Job A -> Can you reproduce the picture records below, substituting "rock wall" for every "cliff face" and keeping everything else the same? Leave the pictures out of your reply.

Reading passage ->
Closed samodadela closed 3 years ago
/cc @ebullient, @jmartisk
Additional info
Prometheus reports non-zero values:
jvm_gc_pause_seconds_count{action="end of minor GC",cause="Metadata GC Threshold",} 2.0
jvm_gc_pause_seconds_sum{action="end of minor GC",cause="Metadata GC Threshold",} 0.033
jvm_gc_pause_seconds_count{action="end of minor GC",cause="G1 Evacuation Pause",} 1.0
jvm_gc_pause_seconds_sum{action="end of minor GC",cause="G1 Evacuation Pause",} 0.021
Some info from a debug session:
metric {
labels {
key: "action"
value: "end of minor GC"
}
labels {
key: "cause"
value: "G1 Evacuation Pause"
}
type: "custom.googleapis.com/jvm/gc/pause"
}
resource {
type: "global"
labels {
key: "project_id"
value: "PID"
}
}
metric_kind: GAUGE
value_type: DISTRIBUTION
points {
interval {
end_time {
seconds: 1605104454
nanos: 845000000
}
}
value {
distribution_value {
bucket_options {
explicit_buckets {
bounds: 0.0
}
}
bucket_counts: 0
}
}
}
breakpoint was in StackDriverMeterRegistry.java line 169...
client.createTimeSeries(request);
logger.debug("successfully sent {} TimeSeries to Stackdriver", partition.size());
I actually get called in:
Stream<TimeSeries> createTimeSeries(HistogramSupport histogramSupport, boolean timeDomain)
histogramSupport.id is for jvm.gc.pause ... but the values are always 0
zero values come from:
@Override
public HistogramSnapshot takeSnapshot(long count, double total, double max) {
return HistogramSnapshot.empty(count, total, max);
}
that's micrometer's NoopHistogram
A screenshot from GCP Metrics explorer showing all metrics are 0:
Ok. I was finally able to hook things up to send metrics myself, and.... I can't reproduce the issue. I will try a few more things. ;)

Job B -> In the thread about zero-valued Stackdriver metrics, which Micrometer class produces the zero values?

Input for this task ->
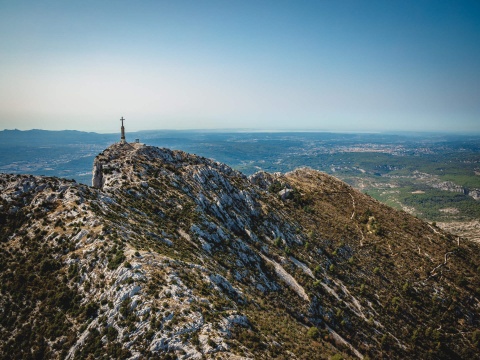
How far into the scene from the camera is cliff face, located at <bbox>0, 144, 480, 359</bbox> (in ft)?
95.9

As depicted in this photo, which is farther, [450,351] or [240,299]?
[450,351]

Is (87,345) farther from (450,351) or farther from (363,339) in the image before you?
(450,351)

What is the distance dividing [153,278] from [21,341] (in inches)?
610

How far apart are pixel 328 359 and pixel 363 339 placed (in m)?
27.4

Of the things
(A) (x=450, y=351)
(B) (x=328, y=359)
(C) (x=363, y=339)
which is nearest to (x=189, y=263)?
(B) (x=328, y=359)

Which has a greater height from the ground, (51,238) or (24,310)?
(51,238)

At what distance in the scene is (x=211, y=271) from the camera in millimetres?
43656

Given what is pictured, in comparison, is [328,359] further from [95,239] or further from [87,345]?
[95,239]

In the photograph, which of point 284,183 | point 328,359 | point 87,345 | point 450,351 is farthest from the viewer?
point 284,183

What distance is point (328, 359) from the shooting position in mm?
37531

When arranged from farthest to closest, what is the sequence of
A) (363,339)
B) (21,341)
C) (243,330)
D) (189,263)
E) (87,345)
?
(363,339) → (189,263) → (243,330) → (21,341) → (87,345)

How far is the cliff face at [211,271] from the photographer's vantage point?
29.2m

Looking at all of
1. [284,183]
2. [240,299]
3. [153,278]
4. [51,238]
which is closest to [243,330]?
[240,299]

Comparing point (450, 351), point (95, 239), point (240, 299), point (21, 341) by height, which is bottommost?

Full solution A ->
How far into the scene from the camera is rock wall, located at <bbox>0, 144, 480, 359</bbox> (in ft)?
95.9

As depicted in this photo, which is farther, [450,351] or [240,299]?
[450,351]

Is (87,345) farther from (450,351) or farther from (363,339) in the image before you?
(450,351)

What is the distance dividing [153,278] from [21,341] (in inches)?
610

How far apart are pixel 328 359 and pixel 363 339 placed (in m)?
27.4

Of the things
(A) (x=450, y=351)
(B) (x=328, y=359)
(C) (x=363, y=339)
which is nearest to (x=189, y=263)?
(B) (x=328, y=359)

Which has a greater height from the ground, (51,238) or (24,310)?
(51,238)

At what distance in the scene is (x=211, y=271) from the camera in millimetres?
43656

Given what is pictured, in comparison, is [328,359] further from [95,239] or further from [87,345]?
[95,239]

In the photograph, which of point 284,183 | point 328,359 | point 87,345 | point 450,351 is farthest from the viewer?
point 284,183

What distance is point (328, 359) from the shooting position in mm?
37531

When arranged from farthest to closest, what is the sequence of
A) (363,339)
B) (21,341)
C) (243,330)
D) (189,263)
E) (87,345)
?
(363,339) → (189,263) → (243,330) → (21,341) → (87,345)

How far is the rock wall at [211,271] from the photographer's vantage point?
29.2m

Looking at all of
1. [284,183]
2. [240,299]
3. [153,278]
4. [51,238]
which is closest to [243,330]?
[240,299]

Comparing point (450, 351), point (95, 239), point (240, 299), point (21, 341) by height, which is bottommost?

Full solution B -> Micrometer's NoopHistogram